Apart from the tablet of the Hittite treaty (which was subsequently carved in the middle of that wall) the titulary bandeau at the top of the wall was the only element of Ramesses II that remained here. It might be assumed the war scenes that replaced the Kadesh reliefs to either side of the treaty also belonged to Ramesses II,113 before they were usurped by Seti II (whose names now occupy the cartouches), but this appears to be impossible. In the first place, a close examination of these cartouches reveals clear traces of Seti II's father, Merneptah, as the underlying version (Fig. 56).114
Fig. 56: Cartouches of Merenptah usurped by Seti II from the war reliefs on the west wall of the Cour de la cachette.
The same scholar who first discovered these traces has also proposed traces of an intermediate version, belonging to Amenmesse – but while it is most likely that the latter vandalized Merneptah's cartouches here, as in many other places, we have found no convincing evidence that Amenmesse's names were ever carved here. More to the point, it is unlikely that Merneptah's names were preceded in these cartouches by those of Ramesses II: the recutting is simply not deep enough to make a double usurpation (i.e. Ramesses II ! Merenptah ! Seti II) probable.115 Ramesses II's bandeau text thus must have been sufficient to "claim" these erased, blank surfaces for this king throughout the remainder of his reign, until the present war scenes were added by Merneptah. The space that was left blank at the southeast corner of the Hall, beside a doorway and beneath scenes decorated by Ramesses II, is a convincing analogy, indicating the way large expanses on temple walls could be "claimed" by individual rulers with a minimum of decoration.
4.3 Loose Blocks and Fragments from the Great Hypostyle Hall
A preliminary survey of fragments from the tops of walls scattered around the precinct of Amen, made early in the 1980s, turned up over 120 blocks. A number of previously unnoted blocks were found in 1991 when these results were checked. Even more blocks were identified in later seasons, 73 in 2002 alone, bringing the speculative total to over 3000. Recording these blocks will make it possible to study them, with the ultimate goal of joining them into scenes and integrating them into the decoration which remains in situ on the walls of the Great Hypostyle Hall.
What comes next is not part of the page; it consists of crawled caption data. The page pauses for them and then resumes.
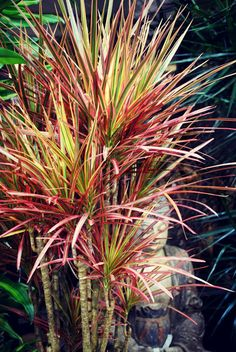 Cordylena Ruby Dracena Tropical Titillation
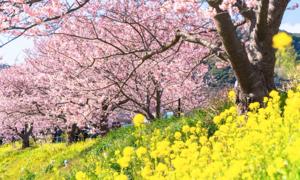 Hoa anh đào song hành với cải vàng dọc theo dòng sông 4 km ở Nhật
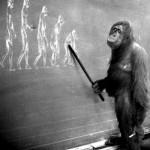 Нравственность эволюционное приспособление – ответ на контраргумент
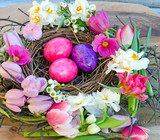 Happy Easter: nest with Easter eggs, feathers, tulips and daffodils:) - 191038558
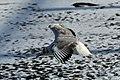 Bassin des Morts gelé, 2012-02-11, mouette rieuse 04.jpg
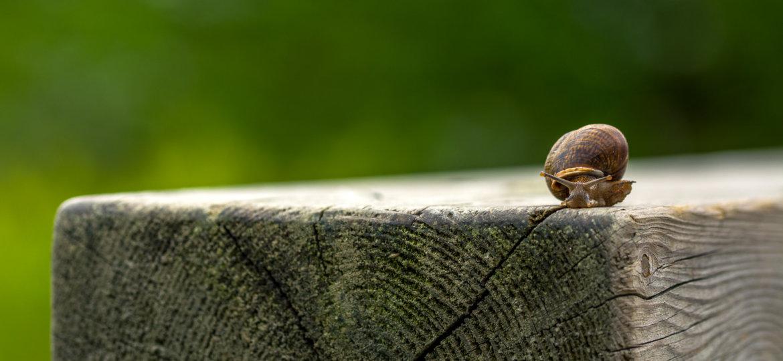 Snail on a wood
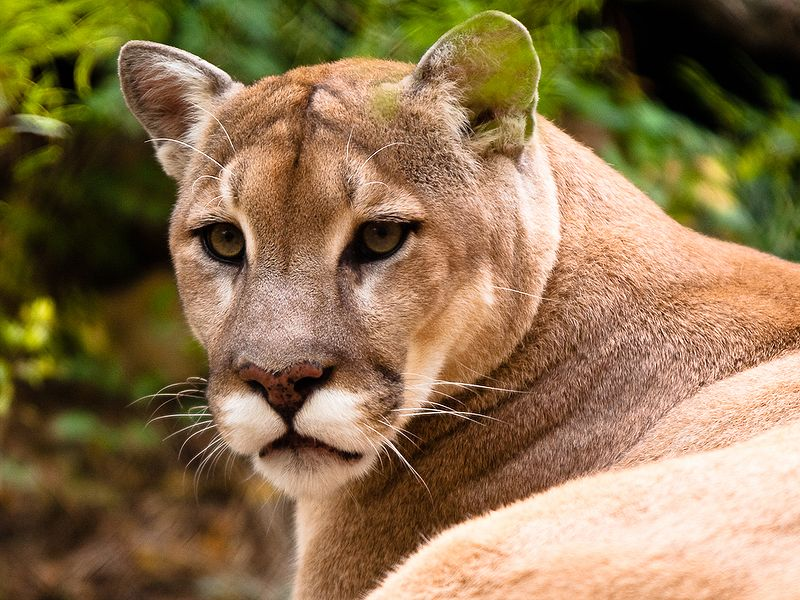 mountain lion killed by vehicle in connecticut came from south dakota california fish game. Black Bedroom Furniture Sets. Home Design Ideas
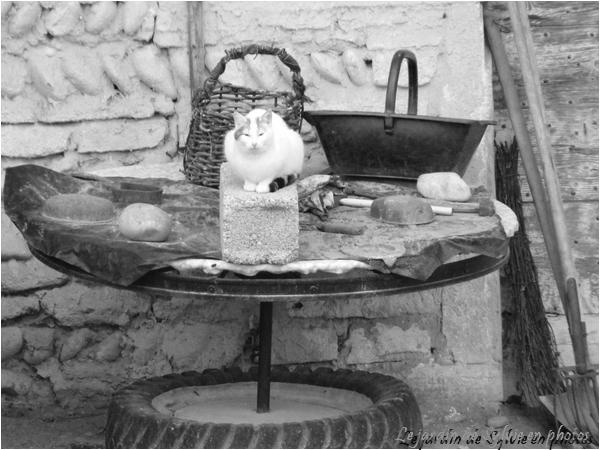 photo noir et blanc, la ferme et le chat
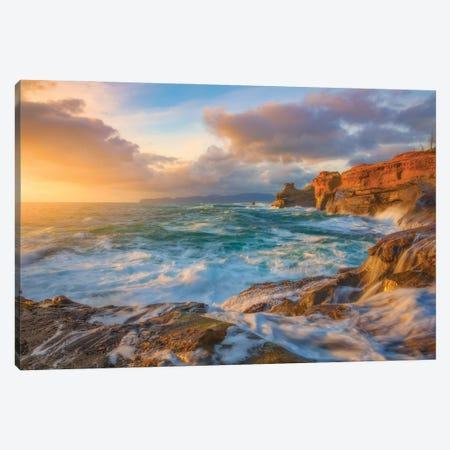Oregon Coast Wonder Canvas Print #DWP174} by Darren White Photography Canvas Art Print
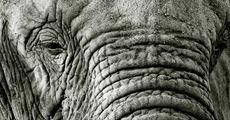 Wrinkles (Mono)
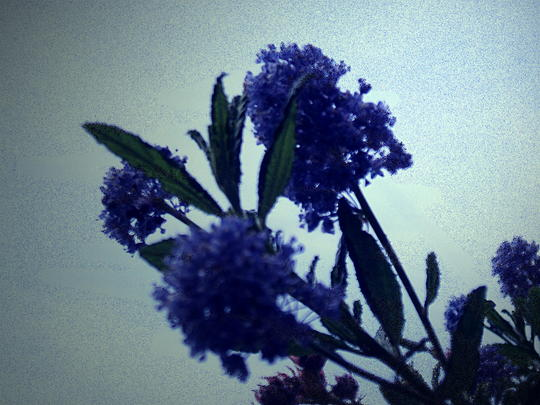 californian lilac in profile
Conserving and moving these fragment to cement risers built for them began in 2000. Funds for doing all this were granted by the National Endowment for the Humanities. To illustrate the results which are expected from this part of the project, the expedition team has reconstituted and collated a wall scene that can be placed more or less exactly in only one area, on the south wing of the west wall, where there is comparatively little material of commensurate size missing.116 Janusz Karkowski, working with these fragments in 2000 and 2002, has also reconstructed the decorative scheme of the north gateway's interior lintel. It is hoped that these demonstrations will persuade funding agencies that conservation and analysis of this material is urgently needed so that sections of the building which are not in situ may be integrated back into it, first on paper as a necessary preliminary to rebuilding the parts of the Hall which are now missing, if that is what is ultimately desired.
4.4 Columns and Architraves
During its visit to Karnak in May 1999, the Supreme Council of Antiquities' Permanent Committee called attention to the bases of the columns inside the Great Hypostyle Hall. At present these are a distressing sight, not only due of the discordant ways in which they have been restored in different parts of the Hall, but because the few original bases that do survive are in such poor condition. Most bases are covered by modern restorations – either in cement (which predominates in the northern half of the Hall) or masonry (southern half), leaving relatively few of the original bases visible.117 All of the remaining texts on these bases are secondary additions, and nothing survives of any original decoration by either Seti I or Ramesses II (if it ever existed). Two bases in the Hall's northern half (Columns 75, 79) preserve traces of a titulary inscribed by Ramesses IV. King Herihor carved a restoration text on bases of the papyrus bundle columns in the southern half of the Hall, and one of these bases also bears Ramesses IV's names.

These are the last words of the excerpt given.